[FFmpeg-user] Preserving perceived loudness when downmixing audio from 5.1 AC3 to stereo AAC

Wed Aug 7 19:15:38 CEST 2013

Francois Visagie wrote:

> Would it therefore be correct to assume that -request_channels leads
> to only that number of channels being extracted, hence no down-mix?

I am no expert, just a little learning, which of course can be a
dangerous thing :-)

Only for TrueHD so far, dtsMA will likely be the same but it's not
currently supported.

ac3 will still down mix in the decoder, but with request_channels it can
take in to account meta data in the stream so the mix should be more
like the studio intended. In practice it's not that much different from
-ac 2 level wise because it's still normalised to avoid clipping.

> I'm now thoroughly confused by the various "down-mixing"
> possibilities and their potentially differing behaviour, but let me
> try to consolidate:
>
> * you suggest processing individually which of course is the best
> approach in principle

If you want max volume but not to clip I can't think of any other way.
The whole soundtrack needs to be analysed to assess headroom then the
volume can be boosted by whatever amount there is. Even then I guess a
real sound engineer could work out if some of the peaks are very
rare/excessive and decide to clip those in order to get more volume.

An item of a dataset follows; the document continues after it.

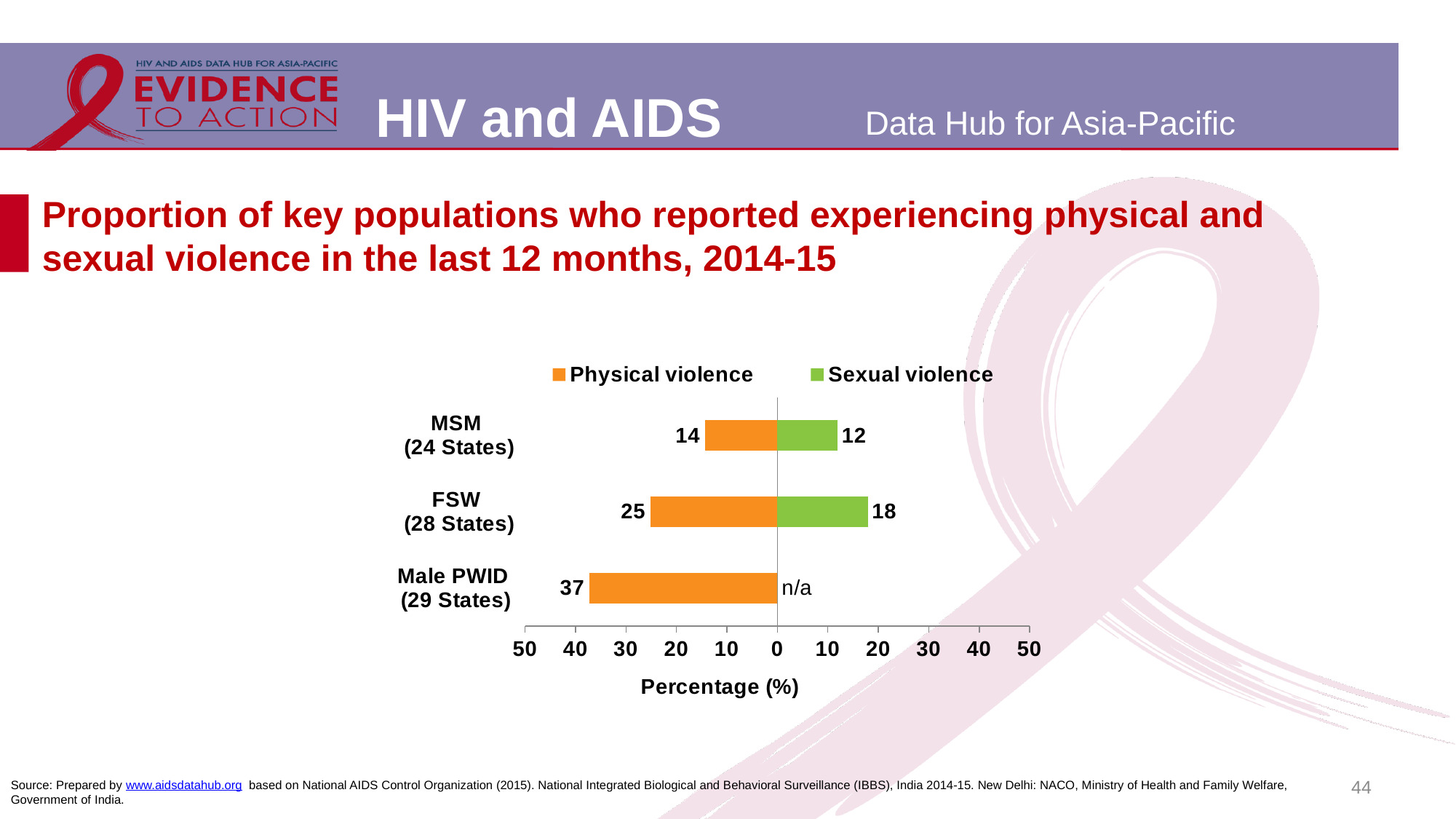
What kind of chart is shown on the slide? Bar chart What percentage of MSM (24 States) reported experiencing physical violence? 14 Which key population has the lowest reported physical violence? MSM (24 States) What is the label of the horizontal axis? Percentage (%) Which is larger for FSW (28 States): physical violence or sexual violence? Physical violence How many key populations are shown on the chart? 3 What percentage of FSW (28 States) reported experiencing sexual violence? 18 How many series does the legend list? 2 What is the difference between physical violence for Male PWID (29 States) and FSW (28 States)? 12 What value is shown for sexual violence among Male PWID (29 States)? n/a Which key population has the highest reported physical violence? Male PWID (29 States) What percentage of Male PWID (29 States) reported experiencing physical violence? 37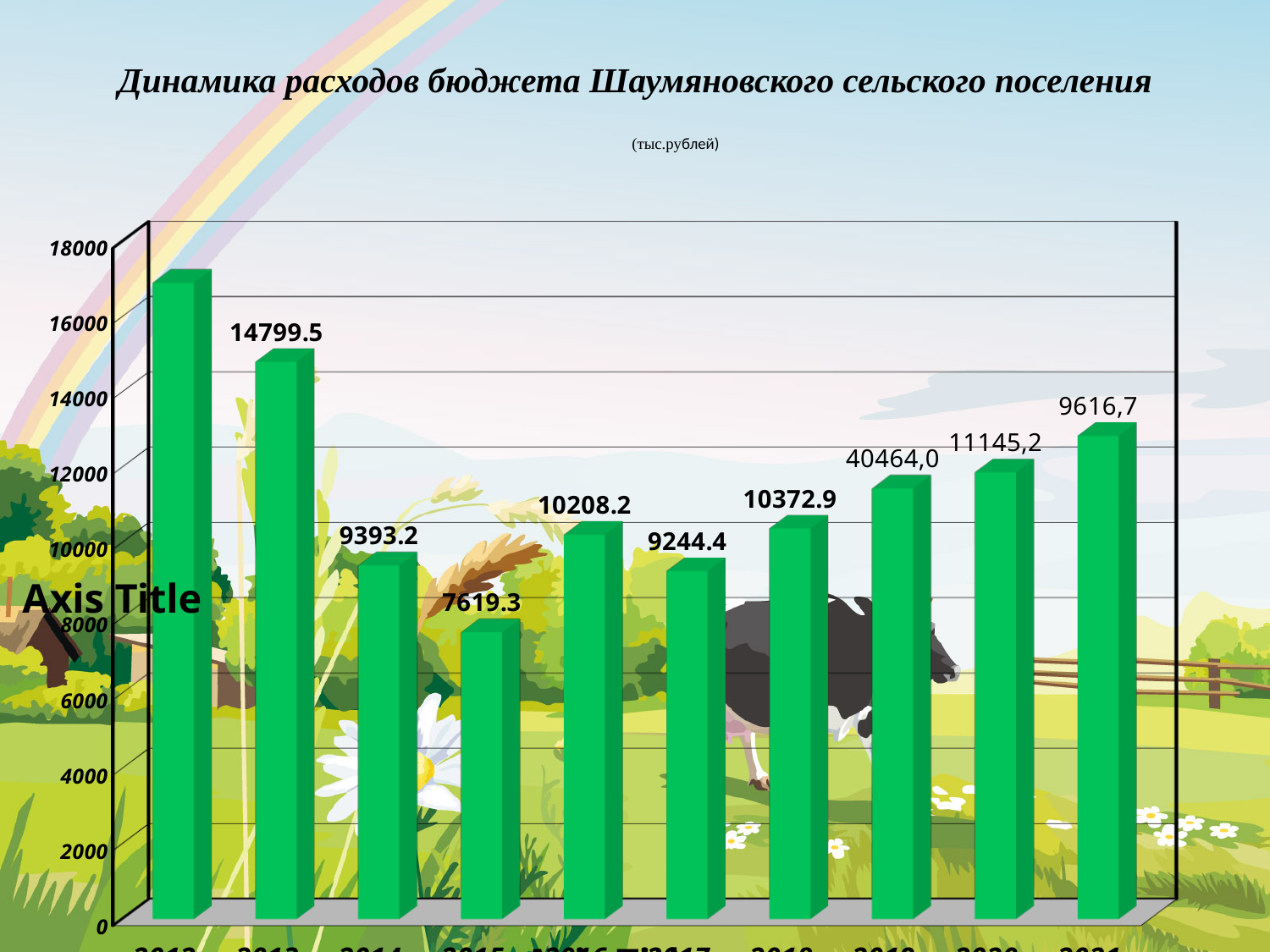
What is the difference between the second bar (14799.5) and the third bar (9393.2)? 5406.3 What unit is given under the chart title? тыс.рублей Which is larger, the fifth bar (10208.2) or the sixth bar (9244.4)? the fifth bar (10208.2) What is the value shown on the rightmost bar? 9616,7 How many bars are plotted in the chart? 10 Is the value of the leftmost bar greater or less than 16000? greater Which bar has the lowest value in the chart? the fourth bar from the left (7619.3) What kind of chart is shown on the slide? bar chart What is the value shown on the fourth bar from the left? 7619.3 What is the value shown on the seventh bar from the left? 10372.9 What is the value shown on the second bar from the left? 14799.5 Do the values rise or fall from the second bar to the fourth bar? fall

I don't know if ffmpeg can do this with sox it's as easy as

sox in.wav  out.wav  gain -n

perceived volume of course gets even more complicated and depends on the
dynamic range of the source - it can be controlled for  studio ac3 but
nothing else so far AFAIK, even though AAC and DTS use it, it's not
supported by their ffmpeg decoders. FAAD2 supports it for AAC but it's
buggy so avoid.

> * once intended down-mixing and perhaps level adjustment have been
> decided upon, which ffmpeg mechanism: * produces technically correct
> down-mixing?

Apart from getting the codec to do it where possible (excluding dts
until fixed) I think that -ac 2 should be considered correct.

> * works for most common audio input formats (e.g. according to Carl
> Eugen aac does not support -request_channels?); * or, can these two
> only be satisfied by down-mixing externally?

As I wrote elsewhere in this thread, having something that hides the
complexity of what the decoders can/can't do would be user friendly, but
I don't know the code/complexity of actually having -aformat do this.